### Your instructions
Reproduce everything from the line that contains "NGUYỄN THỊ PHÚC LOAN" down to the line that contains "BEGITU ENGKAU BERSUJUD" in the listing below, word for word and nothing more. Leave the pictures out.

*** Begin section ***

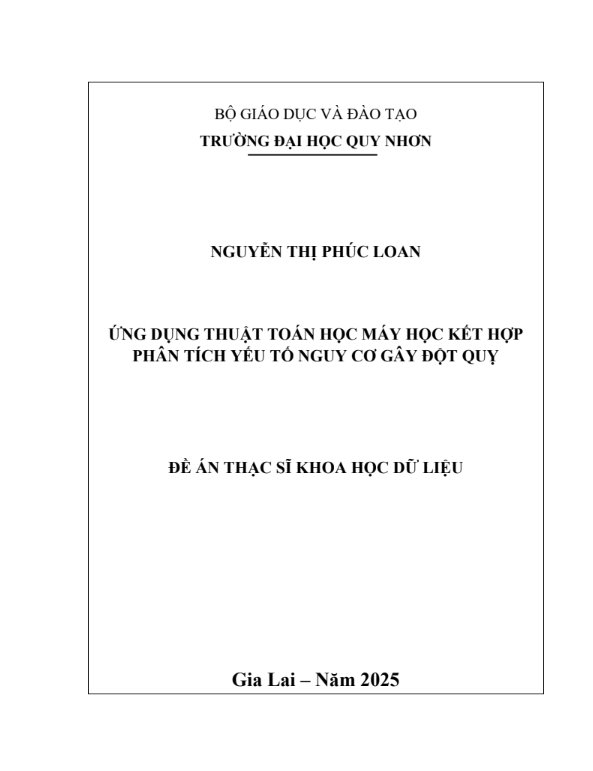 BỘ GIÁO DỤC VÀ ĐÀO TẠO
TRƯỜNG ĐẠI HỌC QUY NHƠN

NGUYỄN THỊ PHÚC LOAN

ỨNG DỤNG THUẬT TOÁN HỌC MÁY HỌC KẾT HỢP PHÂN TÍCH YẾU TỐ NGUY CƠ GÂY ĐỘT QUỴ

ĐỀ ÁN THẠC SĨ KHOA HỌC DỮ LIỆU

Gia Lai – Năm 2025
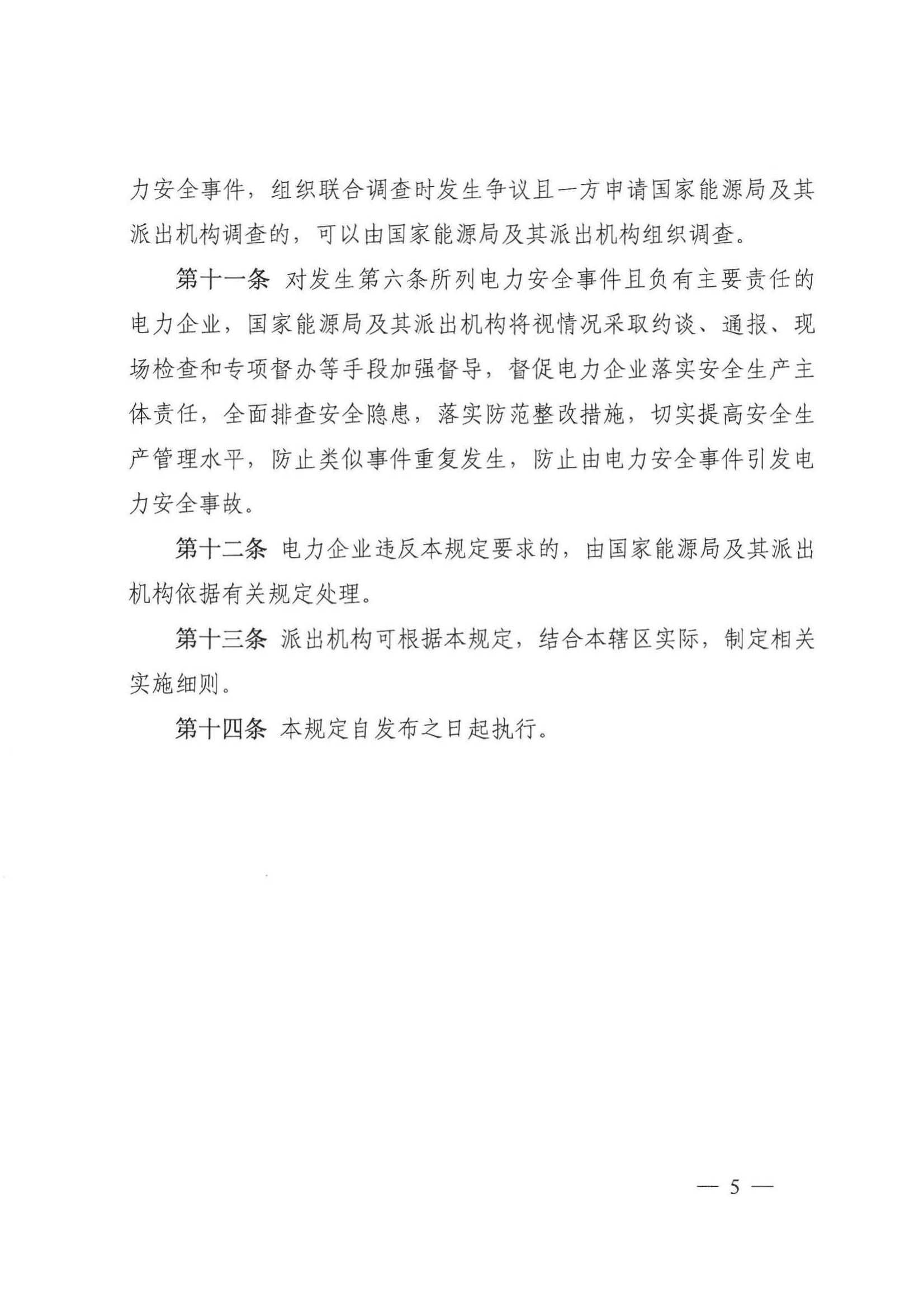 力安全事件，组织联合调查时发生争议且一方申请国家能源局及其派出机构调查的，可以由国家能源局及其派出机构组织调查。

第十一条 对发生第六条所列电力安全事件且负有主要责任的电力企业，国家能源局及其派出机构将视情况采取约谈、通报、现场检查和专项督办等手段加强督导，督促电力企业落实安全生产主体责任，全面排查安全隐患，落实防范整改措施，切实提高安全生产管理水平，防止类似事件重复发生，防止由电力安全事件引发电力安全事故。

第十二条 电力企业违反本规定要求的，由国家能源局及其派出机构依据有关规定处理。

第十三条 派出机构可根据本规定，结合本辖区实际，制定相关实施细则。

第十四条 本规定自发布之日起执行。

— 5 —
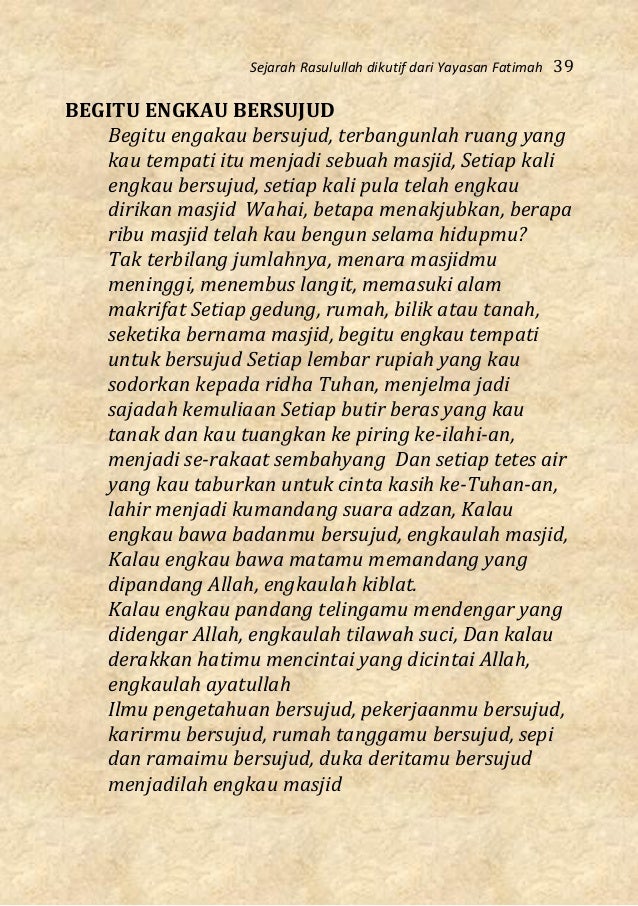 Sejarah Rasulullah dikutif dari Yayasan Fatimah 39

BEGITU ENGKAU BERSUJUD

Begitu engakau bersujud, terbangunlah ruang yang kau tempati itu menjadi sebuah masjid, Setiap kali engkau bersujud, setiap kali pula telah engkau dirikan masjid Wahai, betapa menakjubkan, berapa ribu masjid telah kau bengun selama hidupmu?
Tak terbilang jumlahnya, menara masjidmu meninggi, menembus langit, memasuki alam makrifat Setiap gedung, rumah, bilik atau tanah, seketika bernama masjid, begitu engkau tempati untuk bersujud Setiap lembar rupiah yang kau sodorkan kepada ridha Tuhan, menjelma jadi sajadah kemuliaan Setiap butir beras yang kau tanak dan kau tuangkan ke piring ke-ilahi-an, menjadi se-rakaat sembahyang Dan setiap tetes air yang kau taburkan untuk cinta kasih ke-Tuhan-an, lahir menjadi kumandang suara adzan, Kalau engkau bawa badanmu bersujud, engkaulah masjid, Kalau engkau bawa matamu memandang yang dipandang Allah, engkaulah kiblat.
Kalau engkau pandang telingamu mendengar yang didengar Allah, engkaulah tilawah suci, Dan kalau derakkan hatimu mencintai yang dicintai Allah, engkaulah ayatullah
Ilmu pengetahuan bersujud, pekerjaanmu bersujud, karirmu bersujud, rumah tanggamu bersujud, sepi dan ramaimu bersujud, duka deritamu bersujud menjadilah engkau masjid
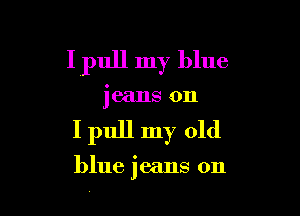 I pull my blue jeans on
I pull my old blue jeans on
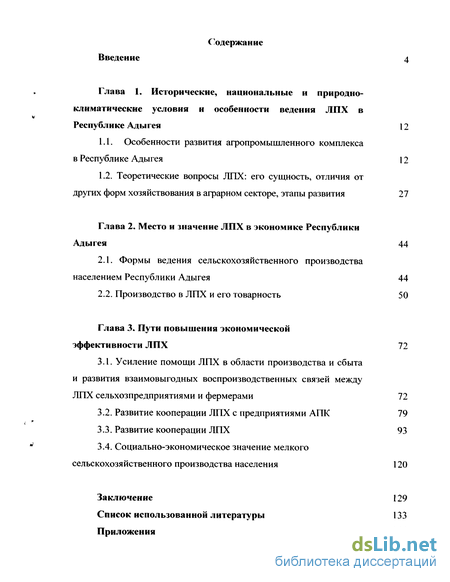 Содержание

Введение 4

Глава 1. Исторические, национальные и природно-климатические условия и особенности ведения ЛПХ в Республике Адыгея 12

1.1. Особенности развития агропромышленного комплекса в Республике Адыгея 12

1.2. Теоретические вопросы ЛПХ: его сущность, отличия от других форм хозяйствования в аграрном секторе, этапы развития 27

Глава 2. Место и значение ЛПХ в экономике Республики Адыгея 44

2.1. Формы ведения сельскохозяйственного производства населением Республики Адыгея 44

2.2. Производство в ЛПХ и его товарность 50

Глава 3. Пути повышения экономической эффективности ЛПХ 72

3.1. Усиление помощи ЛПХ в области производства и сбыта и развития взаимовыгодных воспроизводственных связей между ЛПХ сельхозпредприятиями и фермерами 72

3.2. Развитие кооперации ЛПХ с предприятиями АПК 79

3.3. Развитие кооперации ЛПХ 93

3.4. Социально-экономическое значение мелкого сельскохозяйственного производства населения 120

Заключение 129

Список использованной литературы 133

Приложения

dsLib.net
библиотека диссертаций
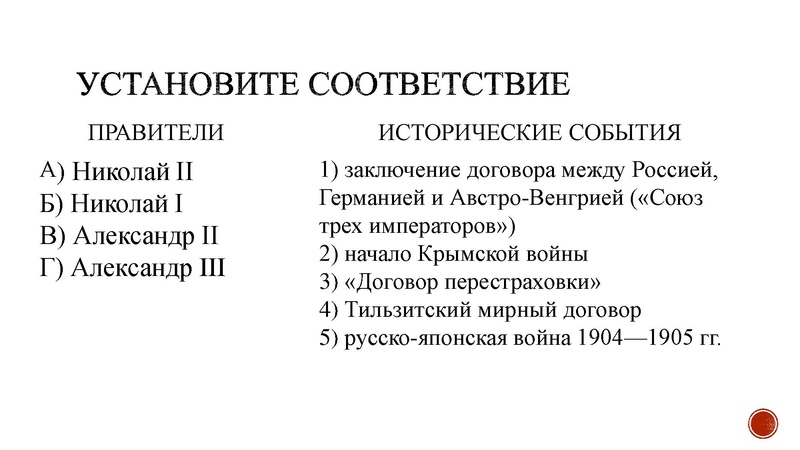 УСТАНОВИТЕ СООТВЕТСТВИЕ

ПРАВИТЕЛИ

А) Николай II
Б) Николай I
В) Александр II
Г) Александр III

ИСТОРИЧЕСКИЕ СОБЫТИЯ

1) заключение договора между Россией, Германией и Австро-Венгрией («Союз трех императоров»)
2) начало Крымской войны
3) «Договор перестраховки»
4) Тильзитский мирный договор
5) русско-японская война 1904—1905 гг.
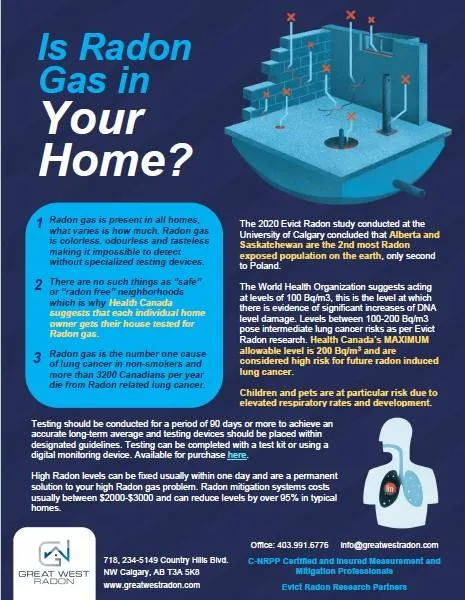 Is Radon Gas in Your Home?

1 Radon gas is present in all homes, what varies is how much. Radon gas is colorless, odourless and tasteless making it impossible to detect without specialized testing devices.

2 There are no such things as "safe" or "radon free" neighborhoods which is why Health Canada suggests that each individual home owner gets their house tested for Radon gas.

3 Radon gas is the number one cause of lung cancer in non-smokers and more than 3200 Canadians per year die from Radon related lung cancer.

The 2020 Evict Radon study conducted at the University of Calgary concluded that Alberta and Saskatchewan are the 2nd most Radon exposed population on the earth, only second to Poland.

The World Health Organization suggests acting at levels of 100 Bq/m3, this is the level at which there is evidence of significant increases of DNA level damage. Levels between 100-200 Bq/m3 pose intermediate lung cancer risks as per Evict Radon research. Health Canada's MAXIMUM allowable level is 200 Bq/m³ and are considered high risk for future radon induced lung cancer.

Children and pets are at particular risk due to elevated respiratory rates and development.

Testing should be conducted for a period of 90 days or more to achieve an accurate long-term average and testing devices should be placed within designated guidelines. Testing can be completed with a test kit or using a digital monitoring device. Available for purchase here.

High Radon levels can be fixed usually within one day and are a permanent solution to your high Radon gas problem. Radon mitigation systems costs usually between $2000-$3000 and can reduce levels by over 95% in typical homes.

Rn

GREAT WEST RADON

718, 234-5149 Country Hills Blvd.
NW Calgary, AB T3A 5K8
www.greatwestradon.com

Office: 403.991.6776 info@greatwestradon.com

C-NRPP Certified and Insured Measurement and Mitigation Professionals

Evict Radon Research Partners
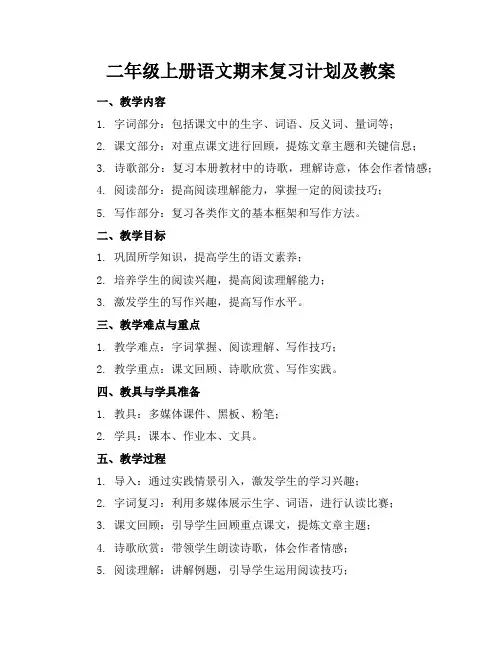 二年级上册语文期末复习计划及教案

一、教学内容

1. 字词部分：包括课文中的生字、词语、反义词、量词等；

2. 课文部分：对重点课文进行回顾，提炼文章主题和关键信息；

3. 诗歌部分：复习本册教材中的诗歌，理解诗意，体会作者情感；

4. 阅读部分：提高阅读理解能力，掌握一定的阅读技巧；

5. 写作部分：复习各类作文的基本框架和写作方法。

二、教学目标

1. 巩固所学知识，提高学生的语文素养；

2. 培养学生的阅读兴趣，提高阅读理解能力；

3. 激发学生的写作兴趣，提高写作水平。

三、教学难点与重点

1. 教学难点：字词掌握、阅读理解、写作技巧；

2. 教学重点：课文回顾、诗歌欣赏、写作实践。

四、教具与学具准备

1. 教具：多媒体课件、黑板、粉笔；

2. 学具：课本、作业本、文具。

五、教学过程

1. 导入：通过实践情景引入，激发学生的学习兴趣；

2. 字词复习：利用多媒体展示生字、词语，进行认读比赛；

3. 课文回顾：引导学生回顾重点课文，提炼文章主题；

4. 诗歌欣赏：带领学生朗读诗歌，体会作者情感；

5. 阅读理解：讲解例题，引导学生运用阅读技巧；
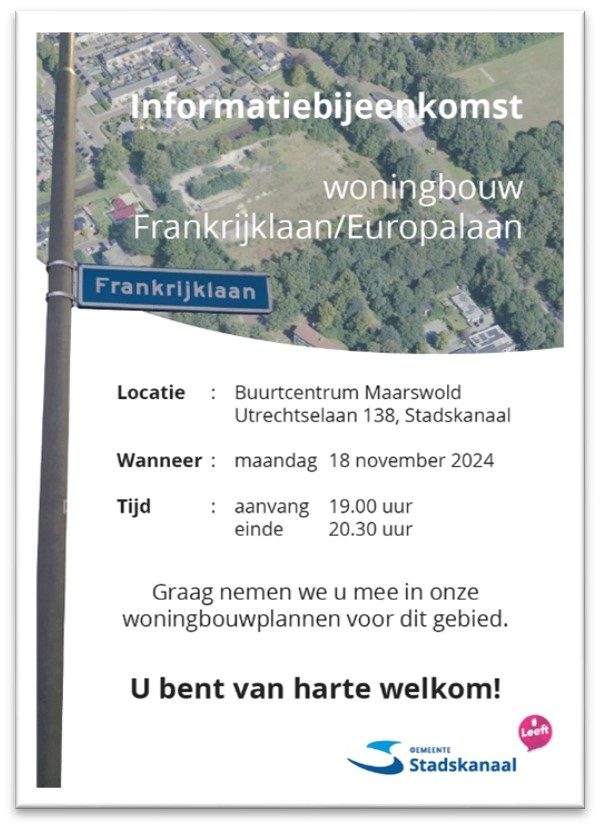 Informatiebijeenkomst

woningbouw Frankrijklaan/Europalaan

Frankrijklaan

Locatie : Buurtcentrum Maarswold
Utrechtselaan 138, Stadskanaal

Wanneer : maandag 18 november 2024

Tijd : aanvang 19.00 uur
einde 20.30 uur

Graag nemen we u mee in onze woningbouwplannen voor dit gebied.

U bent van harte welkom!

GEMEENTE Stadskanaal

# Leeft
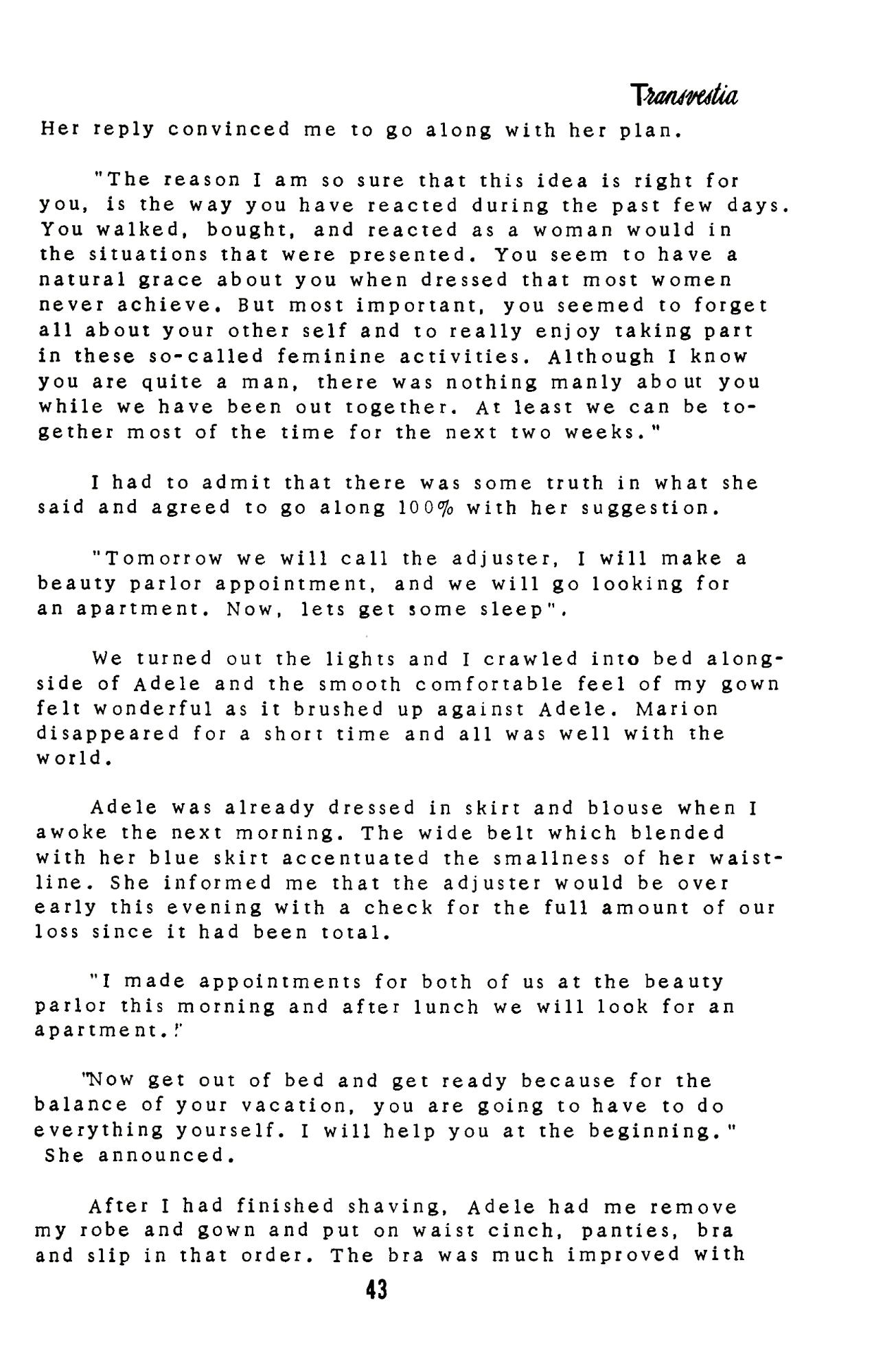 Transvestia

Her reply convinced me to go along with her plan.

"The reason I am so sure that this idea is right for you, is the way you have reacted during the past few days. You walked, bought, and reacted as a woman would in the situations that were presented. You seem to have a natural grace about you when dressed that most women never achieve. But most important, you seemed to forget all about your other self and to really enjoy taking part in these so-called feminine activities. Although I know you are quite a man, there was nothing manly about you while we have been out together. At least we can be together most of the time for the next two weeks."

I had to admit that there was some truth in what she said and agreed to go along 100% with her suggestion.

"Tomorrow we will call the adjuster, I will make a beauty parlor appointment, and we will go looking for an apartment. Now, lets get some sleep".

We turned out the lights and I crawled into bed alongside of Adele and the smooth comfortable feel of my gown felt wonderful as it brushed up against Adele. Marion disappeared for a short time and all was well with the world.

Adele was already dressed in skirt and blouse when I awoke the next morning. The wide belt which blended with her blue skirt accentuated the smallness of her waistline. She informed me that the adjuster would be over early this evening with a check for the full amount of our loss since it had been total.

"I made appointments for both of us at the beauty parlor this morning and after lunch we will look for an apartment."

"Now get out of bed and get ready because for the balance of your vacation, you are going to have to do everything yourself. I will help you at the beginning." She announced.

After I had finished shaving, Adele had me remove my robe and gown and put on waist cinch, panties, bra and slip in that order. The bra was much improved with

43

*** End section ***

### Task result
NGUYỄN THỊ PHÚC LOAN

ỨNG DỤNG THUẬT TOÁN HỌC MÁY HỌC KẾT HỢP PHÂN TÍCH YẾU TỐ NGUY CƠ GÂY ĐỘT QUỴ

ĐỀ ÁN THẠC SĨ KHOA HỌC DỮ LIỆU

Gia Lai – Năm 2025
 力安全事件，组织联合调查时发生争议且一方申请国家能源局及其派出机构调查的，可以由国家能源局及其派出机构组织调查。

第十一条 对发生第六条所列电力安全事件且负有主要责任的电力企业，国家能源局及其派出机构将视情况采取约谈、通报、现场检查和专项督办等手段加强督导，督促电力企业落实安全生产主体责任，全面排查安全隐患，落实防范整改措施，切实提高安全生产管理水平，防止类似事件重复发生，防止由电力安全事件引发电力安全事故。

第十二条 电力企业违反本规定要求的，由国家能源局及其派出机构依据有关规定处理。

第十三条 派出机构可根据本规定，结合本辖区实际，制定相关实施细则。

第十四条 本规定自发布之日起执行。

— 5 —
 Sejarah Rasulullah dikutif dari Yayasan Fatimah 39

BEGITU ENGKAU BERSUJUD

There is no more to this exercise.